The aim of this assignment is to develop and test your ability to integrate your knowledge of plastic failure and fracture. Below is a plot that shows the plane strain fracture toughness and yield strength for a number of aluminium alloys. Note the log scale! This will be the basis of the present assignment. Each alloy is represented by an ellipse because there is always some variation in the properties of alloys from one batch to another. You can see that in wrought alloys, the strength can be increased without a great deal of change in the fracture toughness. However, in the casting alloys, the higher strength grades show reduced fracture toughness.
1. Consider alloys 2024 T6 and A201. We want to know if either of these is likely to be adversely affected - in terms of fracture - by an accidental brush with a spinning thin angle grinder blade. Estimate the critical crack sizes for each alloy for plane strain fracture under a load of 250 MPa. Use the properties corresponding to the centre of the ellipse. Is a brush with an angle grinder likely to pose a risk for this situation?
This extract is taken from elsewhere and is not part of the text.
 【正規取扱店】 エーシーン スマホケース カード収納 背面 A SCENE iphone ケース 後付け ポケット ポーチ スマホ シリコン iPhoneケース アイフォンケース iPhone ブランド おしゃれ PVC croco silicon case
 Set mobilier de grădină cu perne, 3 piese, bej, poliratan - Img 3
What is one reason why the fracture toughness of the casting alloys is less than the wrought alloys? (You will have to hunt around a little to find the answer to this, but it won't hurt you.)
2. Consider alloy 1050 in the work hardened and soft conditions. Describe the main difference in the micro-structure between these two materials. What does work hardening affect more, yield strength or fracture strength? Imagine these alloys are loaded to a stress approximately 80% that of their yield stresses. Calculate the respective critical flaw sizes for fracture. Do you think either of these are likely to arise by accidental damage? Now imagine alloy 7075 T6 is work hardened by an equivalent amount to that seen in alloy 1050 (i.e. by about 60 MPa), without any change to its fracture toughness. This is then loaded to 80% of its yield stress. What is the critical flaw size for this material?
3. Consider the strain needed to harden 1050 by the amount seen above. Assume that hardening starts from a yield stress of soft 1050 (call this is σ0). Work hardening can then be described by adding a power law (kεn , where ε is strain, k is 100 MPa and n is 0.5) to this initial yield stress. Calculate how much strain would be required to work harden the material to the value reported above for hardened 1050.
4. It is useful to consider whether an alloy will fail by yielding or by fracture, when subjected to an overload. For instance, the pin on my trailer is designed to fail by yielding rather than fracture. Consider materials with a (conservative) flaw size of 10 mm. List the materials shown in the figure above that are likely to fail by yielding but not fracture when subjected to an overload. (That is, work out which will happen at the lower stress, yielding or fracture, for a flaw size of 10 mm.)